DATA PROVIDED: Begin
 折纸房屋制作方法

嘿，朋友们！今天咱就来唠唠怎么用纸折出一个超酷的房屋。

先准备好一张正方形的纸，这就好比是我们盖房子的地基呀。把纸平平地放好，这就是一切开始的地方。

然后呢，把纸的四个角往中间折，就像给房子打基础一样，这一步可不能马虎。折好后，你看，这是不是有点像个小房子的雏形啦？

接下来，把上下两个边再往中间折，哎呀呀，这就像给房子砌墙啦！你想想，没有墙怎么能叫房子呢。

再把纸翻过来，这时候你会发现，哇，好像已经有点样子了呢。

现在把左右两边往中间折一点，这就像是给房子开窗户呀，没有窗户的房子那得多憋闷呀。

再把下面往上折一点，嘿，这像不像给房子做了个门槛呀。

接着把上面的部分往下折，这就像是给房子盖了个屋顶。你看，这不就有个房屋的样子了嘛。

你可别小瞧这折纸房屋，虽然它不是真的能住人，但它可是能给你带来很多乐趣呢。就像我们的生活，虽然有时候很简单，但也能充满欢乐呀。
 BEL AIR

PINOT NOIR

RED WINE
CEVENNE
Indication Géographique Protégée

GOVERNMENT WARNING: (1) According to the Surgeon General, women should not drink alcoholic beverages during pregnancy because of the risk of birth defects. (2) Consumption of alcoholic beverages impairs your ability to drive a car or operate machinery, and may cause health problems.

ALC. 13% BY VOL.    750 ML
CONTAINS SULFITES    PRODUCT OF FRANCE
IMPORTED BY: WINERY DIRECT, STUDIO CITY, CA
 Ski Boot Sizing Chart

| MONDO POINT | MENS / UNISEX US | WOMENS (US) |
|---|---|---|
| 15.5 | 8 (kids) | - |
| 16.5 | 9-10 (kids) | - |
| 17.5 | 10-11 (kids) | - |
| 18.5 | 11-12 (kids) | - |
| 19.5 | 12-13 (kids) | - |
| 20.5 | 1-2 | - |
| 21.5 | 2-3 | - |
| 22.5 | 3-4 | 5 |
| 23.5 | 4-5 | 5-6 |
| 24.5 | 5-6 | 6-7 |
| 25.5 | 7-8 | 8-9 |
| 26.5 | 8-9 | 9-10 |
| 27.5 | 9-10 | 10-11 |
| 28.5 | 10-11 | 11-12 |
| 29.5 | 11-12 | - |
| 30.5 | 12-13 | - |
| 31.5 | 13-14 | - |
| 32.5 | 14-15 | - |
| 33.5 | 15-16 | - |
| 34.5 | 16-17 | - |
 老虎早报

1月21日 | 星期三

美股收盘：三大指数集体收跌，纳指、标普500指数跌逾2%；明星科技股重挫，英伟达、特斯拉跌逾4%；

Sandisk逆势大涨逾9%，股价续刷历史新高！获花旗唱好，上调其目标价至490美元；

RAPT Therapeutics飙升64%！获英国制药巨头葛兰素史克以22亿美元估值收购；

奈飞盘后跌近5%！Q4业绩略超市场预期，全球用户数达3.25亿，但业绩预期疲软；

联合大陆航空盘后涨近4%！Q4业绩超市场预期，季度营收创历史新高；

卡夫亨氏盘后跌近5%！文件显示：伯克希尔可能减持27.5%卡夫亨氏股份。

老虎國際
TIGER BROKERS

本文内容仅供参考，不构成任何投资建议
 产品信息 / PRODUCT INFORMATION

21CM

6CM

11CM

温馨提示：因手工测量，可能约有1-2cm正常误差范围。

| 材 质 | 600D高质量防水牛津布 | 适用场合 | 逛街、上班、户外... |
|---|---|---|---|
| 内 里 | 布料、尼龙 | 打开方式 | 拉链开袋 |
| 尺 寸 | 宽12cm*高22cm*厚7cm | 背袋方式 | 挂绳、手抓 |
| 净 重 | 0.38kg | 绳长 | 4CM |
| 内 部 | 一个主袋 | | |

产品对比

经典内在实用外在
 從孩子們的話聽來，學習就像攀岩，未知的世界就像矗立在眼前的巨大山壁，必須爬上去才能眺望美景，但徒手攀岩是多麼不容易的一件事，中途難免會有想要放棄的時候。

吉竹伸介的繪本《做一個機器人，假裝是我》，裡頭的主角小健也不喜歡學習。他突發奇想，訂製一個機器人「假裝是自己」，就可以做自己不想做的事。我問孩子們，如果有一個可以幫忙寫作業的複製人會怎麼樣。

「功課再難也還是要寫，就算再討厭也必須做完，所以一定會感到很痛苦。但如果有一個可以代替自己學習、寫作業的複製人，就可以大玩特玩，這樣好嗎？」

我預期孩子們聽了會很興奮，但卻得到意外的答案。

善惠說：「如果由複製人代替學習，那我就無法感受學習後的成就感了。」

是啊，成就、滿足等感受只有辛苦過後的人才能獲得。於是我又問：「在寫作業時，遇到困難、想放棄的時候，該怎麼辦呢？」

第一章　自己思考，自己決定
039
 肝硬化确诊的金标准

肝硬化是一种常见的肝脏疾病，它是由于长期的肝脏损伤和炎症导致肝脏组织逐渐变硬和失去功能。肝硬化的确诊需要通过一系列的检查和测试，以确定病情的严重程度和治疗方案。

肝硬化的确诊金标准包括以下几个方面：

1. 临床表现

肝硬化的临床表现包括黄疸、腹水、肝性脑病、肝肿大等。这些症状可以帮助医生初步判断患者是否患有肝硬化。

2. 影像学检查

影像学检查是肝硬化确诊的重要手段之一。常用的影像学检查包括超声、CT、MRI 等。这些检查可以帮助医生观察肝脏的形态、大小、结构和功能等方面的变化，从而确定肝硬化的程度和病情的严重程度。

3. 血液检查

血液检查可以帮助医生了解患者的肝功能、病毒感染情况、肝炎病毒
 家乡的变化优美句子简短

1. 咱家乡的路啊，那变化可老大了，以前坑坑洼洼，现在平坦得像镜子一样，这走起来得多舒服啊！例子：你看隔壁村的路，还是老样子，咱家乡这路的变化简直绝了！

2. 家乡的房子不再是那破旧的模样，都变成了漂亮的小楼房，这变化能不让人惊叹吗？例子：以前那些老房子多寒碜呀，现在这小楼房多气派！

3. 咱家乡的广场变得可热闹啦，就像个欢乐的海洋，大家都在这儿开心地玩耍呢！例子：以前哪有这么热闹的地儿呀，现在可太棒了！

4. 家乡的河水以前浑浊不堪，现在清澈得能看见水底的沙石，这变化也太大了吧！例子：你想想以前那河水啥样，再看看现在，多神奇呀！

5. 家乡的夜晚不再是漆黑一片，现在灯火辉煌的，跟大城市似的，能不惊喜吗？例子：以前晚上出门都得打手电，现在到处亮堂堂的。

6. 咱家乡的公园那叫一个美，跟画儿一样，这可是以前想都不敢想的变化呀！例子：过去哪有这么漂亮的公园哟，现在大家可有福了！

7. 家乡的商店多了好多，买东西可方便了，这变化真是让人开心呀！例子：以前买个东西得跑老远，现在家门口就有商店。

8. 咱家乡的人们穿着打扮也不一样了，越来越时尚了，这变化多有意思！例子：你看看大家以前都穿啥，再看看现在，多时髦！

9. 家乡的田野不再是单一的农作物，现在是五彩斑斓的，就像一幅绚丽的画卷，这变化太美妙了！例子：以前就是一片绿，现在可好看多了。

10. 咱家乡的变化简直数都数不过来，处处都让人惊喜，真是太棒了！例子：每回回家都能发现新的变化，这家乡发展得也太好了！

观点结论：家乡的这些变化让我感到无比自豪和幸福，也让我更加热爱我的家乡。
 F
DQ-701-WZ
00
DATA PROVIDED: End
REQUIRED WORK >> Could you output exactly the lines from the one containing "RAPT Therapeut" to the end of the entries above, both included, and no others?

PROBLEM SOLUTION >>
RAPT Therapeutics飙升64%！获英国制药巨头葛兰素史克以22亿美元估值收购；

奈飞盘后跌近5%！Q4业绩略超市场预期，全球用户数达3.25亿，但业绩预期疲软；

联合大陆航空盘后涨近4%！Q4业绩超市场预期，季度营收创历史新高；

卡夫亨氏盘后跌近5%！文件显示：伯克希尔可能减持27.5%卡夫亨氏股份。

老虎國際
TIGER BROKERS

本文内容仅供参考，不构成任何投资建议
 产品信息 / PRODUCT INFORMATION

21CM

6CM

11CM

温馨提示：因手工测量，可能约有1-2cm正常误差范围。

| 材 质 | 600D高质量防水牛津布 | 适用场合 | 逛街、上班、户外... |
|---|---|---|---|
| 内 里 | 布料、尼龙 | 打开方式 | 拉链开袋 |
| 尺 寸 | 宽12cm*高22cm*厚7cm | 背袋方式 | 挂绳、手抓 |
| 净 重 | 0.38kg | 绳长 | 4CM |
| 内 部 | 一个主袋 | | |

产品对比

经典内在实用外在
 從孩子們的話聽來，學習就像攀岩，未知的世界就像矗立在眼前的巨大山壁，必須爬上去才能眺望美景，但徒手攀岩是多麼不容易的一件事，中途難免會有想要放棄的時候。

吉竹伸介的繪本《做一個機器人，假裝是我》，裡頭的主角小健也不喜歡學習。他突發奇想，訂製一個機器人「假裝是自己」，就可以做自己不想做的事。我問孩子們，如果有一個可以幫忙寫作業的複製人會怎麼樣。

「功課再難也還是要寫，就算再討厭也必須做完，所以一定會感到很痛苦。但如果有一個可以代替自己學習、寫作業的複製人，就可以大玩特玩，這樣好嗎？」

我預期孩子們聽了會很興奮，但卻得到意外的答案。

善惠說：「如果由複製人代替學習，那我就無法感受學習後的成就感了。」

是啊，成就、滿足等感受只有辛苦過後的人才能獲得。於是我又問：「在寫作業時，遇到困難、想放棄的時候，該怎麼辦呢？」

第一章　自己思考，自己決定
039
 肝硬化确诊的金标准

肝硬化是一种常见的肝脏疾病，它是由于长期的肝脏损伤和炎症导致肝脏组织逐渐变硬和失去功能。肝硬化的确诊需要通过一系列的检查和测试，以确定病情的严重程度和治疗方案。

肝硬化的确诊金标准包括以下几个方面：

1. 临床表现

肝硬化的临床表现包括黄疸、腹水、肝性脑病、肝肿大等。这些症状可以帮助医生初步判断患者是否患有肝硬化。

2. 影像学检查

影像学检查是肝硬化确诊的重要手段之一。常用的影像学检查包括超声、CT、MRI 等。这些检查可以帮助医生观察肝脏的形态、大小、结构和功能等方面的变化，从而确定肝硬化的程度和病情的严重程度。

3. 血液检查

血液检查可以帮助医生了解患者的肝功能、病毒感染情况、肝炎病毒
 家乡的变化优美句子简短

1. 咱家乡的路啊，那变化可老大了，以前坑坑洼洼，现在平坦得像镜子一样，这走起来得多舒服啊！例子：你看隔壁村的路，还是老样子，咱家乡这路的变化简直绝了！

2. 家乡的房子不再是那破旧的模样，都变成了漂亮的小楼房，这变化能不让人惊叹吗？例子：以前那些老房子多寒碜呀，现在这小楼房多气派！

3. 咱家乡的广场变得可热闹啦，就像个欢乐的海洋，大家都在这儿开心地玩耍呢！例子：以前哪有这么热闹的地儿呀，现在可太棒了！

4. 家乡的河水以前浑浊不堪，现在清澈得能看见水底的沙石，这变化也太大了吧！例子：你想想以前那河水啥样，再看看现在，多神奇呀！

5. 家乡的夜晚不再是漆黑一片，现在灯火辉煌的，跟大城市似的，能不惊喜吗？例子：以前晚上出门都得打手电，现在到处亮堂堂的。

6. 咱家乡的公园那叫一个美，跟画儿一样，这可是以前想都不敢想的变化呀！例子：过去哪有这么漂亮的公园哟，现在大家可有福了！

7. 家乡的商店多了好多，买东西可方便了，这变化真是让人开心呀！例子：以前买个东西得跑老远，现在家门口就有商店。

8. 咱家乡的人们穿着打扮也不一样了，越来越时尚了，这变化多有意思！例子：你看看大家以前都穿啥，再看看现在，多时髦！

9. 家乡的田野不再是单一的农作物，现在是五彩斑斓的，就像一幅绚丽的画卷，这变化太美妙了！例子：以前就是一片绿，现在可好看多了。

10. 咱家乡的变化简直数都数不过来，处处都让人惊喜，真是太棒了！例子：每回回家都能发现新的变化，这家乡发展得也太好了！

观点结论：家乡的这些变化让我感到无比自豪和幸福，也让我更加热爱我的家乡。
 F
DQ-701-WZ
00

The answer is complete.